A vacuum power jet valve (fig. 4-28), also known as an economizer, performs the same function as a metering rod; it provides a variable high-speed fuel mixture. A power jet valve consists of a fuel valve, a vacuum diaphragm, and a spring. The spring holds the power valve in the normally OPEN position. A vacuum passage runs to the power valve diaphragm. When the power valve is open, it serves as an extra jet that feeds fuel into the high-speed system.
When the engine is cruising at normal highway speeds, engine intake manifold vacuum is high. This vacuum acts on the power valve diaphragm and pulls the fuel valve closed. No additional fuel is added to the metering system under normal conditions; however, when the throttle plate is swung open for passing or climbing a hill, engine vacuum drops. The spring in the power valve can push the fuel valve open. Fuel flows through the power valve and into the main metering system, adding more fuel for more engine power.
When the engine is cold, the fuel tends to condense into large drops in the manifold, rather than vaporizing. By supplying a richer mixture (8:1 to 9:1), there will be enough vapor to assure complete combustion. The carburetor is fitted with a choke system to provide this richer mixture. The choke system provides a very rich mixture to start the engine and to make the mixture less rich gradually, as the engine reaches operating temperature. The two types of choke systems are the manual and automatic:
The manual choke system (fig. 4-29) was once the most popular way of controlling the choke plate; however, because of emissions regulations the possible danger when used with catalytic converters and technological advances in automatic choke systems, manual chokes are not often used today. In the manual choke system, the choke plate is operated by a flexible cable that extends into the operator's compartment. As the control is pulled out, the choke plate will be closed, so the engine can be started. As the control is pushed back in, the position of the choke plate is adjusted to provide the proper mixture.

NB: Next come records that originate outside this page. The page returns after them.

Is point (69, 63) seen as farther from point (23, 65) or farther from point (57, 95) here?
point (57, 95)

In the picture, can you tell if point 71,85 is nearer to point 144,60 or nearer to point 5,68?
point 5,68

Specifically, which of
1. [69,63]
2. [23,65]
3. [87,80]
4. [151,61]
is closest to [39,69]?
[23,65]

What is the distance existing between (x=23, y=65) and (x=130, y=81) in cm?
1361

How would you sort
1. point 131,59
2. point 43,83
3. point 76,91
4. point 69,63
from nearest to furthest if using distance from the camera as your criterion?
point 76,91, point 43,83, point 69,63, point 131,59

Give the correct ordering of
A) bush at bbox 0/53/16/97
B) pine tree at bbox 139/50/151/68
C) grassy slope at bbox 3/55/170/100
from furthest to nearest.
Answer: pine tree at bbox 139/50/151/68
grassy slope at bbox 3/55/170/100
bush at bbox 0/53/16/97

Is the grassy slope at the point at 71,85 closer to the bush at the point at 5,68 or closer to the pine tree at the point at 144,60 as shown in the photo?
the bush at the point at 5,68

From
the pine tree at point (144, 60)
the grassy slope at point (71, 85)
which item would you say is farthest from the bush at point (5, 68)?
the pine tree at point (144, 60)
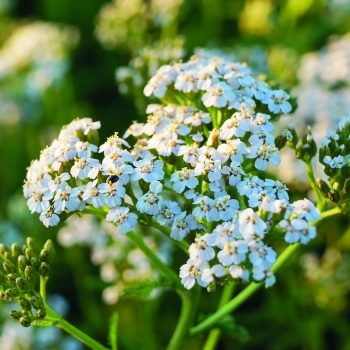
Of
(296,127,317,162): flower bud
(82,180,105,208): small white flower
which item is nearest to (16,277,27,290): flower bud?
(82,180,105,208): small white flower

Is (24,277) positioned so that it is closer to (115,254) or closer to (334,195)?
(334,195)

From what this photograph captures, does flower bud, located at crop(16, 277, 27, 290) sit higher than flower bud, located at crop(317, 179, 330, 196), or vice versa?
flower bud, located at crop(317, 179, 330, 196)

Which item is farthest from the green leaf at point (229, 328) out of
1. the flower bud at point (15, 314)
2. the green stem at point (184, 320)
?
the flower bud at point (15, 314)

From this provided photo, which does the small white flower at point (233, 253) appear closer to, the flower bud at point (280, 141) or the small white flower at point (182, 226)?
the small white flower at point (182, 226)

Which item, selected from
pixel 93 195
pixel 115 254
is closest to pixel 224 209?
pixel 93 195

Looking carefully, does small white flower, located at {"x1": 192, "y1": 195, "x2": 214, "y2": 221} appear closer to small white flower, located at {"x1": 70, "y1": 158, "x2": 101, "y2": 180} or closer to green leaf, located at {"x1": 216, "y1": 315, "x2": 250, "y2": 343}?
small white flower, located at {"x1": 70, "y1": 158, "x2": 101, "y2": 180}

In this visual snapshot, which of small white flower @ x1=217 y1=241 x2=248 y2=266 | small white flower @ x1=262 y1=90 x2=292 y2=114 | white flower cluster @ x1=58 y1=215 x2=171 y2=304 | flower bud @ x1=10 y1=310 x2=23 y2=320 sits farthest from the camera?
white flower cluster @ x1=58 y1=215 x2=171 y2=304
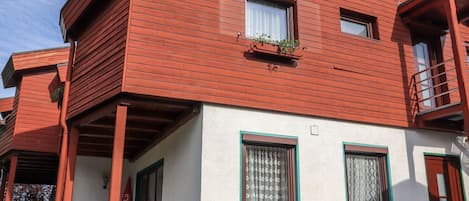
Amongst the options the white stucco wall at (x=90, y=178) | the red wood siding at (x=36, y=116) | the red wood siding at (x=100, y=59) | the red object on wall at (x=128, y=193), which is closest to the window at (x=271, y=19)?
the red wood siding at (x=100, y=59)

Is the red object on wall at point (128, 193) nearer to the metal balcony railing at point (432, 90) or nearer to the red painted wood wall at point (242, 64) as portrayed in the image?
the red painted wood wall at point (242, 64)

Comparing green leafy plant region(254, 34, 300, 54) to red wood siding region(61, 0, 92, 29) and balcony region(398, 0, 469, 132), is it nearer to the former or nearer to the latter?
balcony region(398, 0, 469, 132)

The following are two features that are incorporated into the manual choke to reduce the possibility of the engine flooding by automatically admitting air into the engine.
A spring-loaded poppet valve (fig. 4-30) that is automatically pulled open by the force of the engine intake strokes.
An off-center choke valve (fig. 4-31) that creates a pressure differential between the two sides of the choke plate when it is subjected to engine intake, causing it to be pulled open against the force of spring loaded linkage.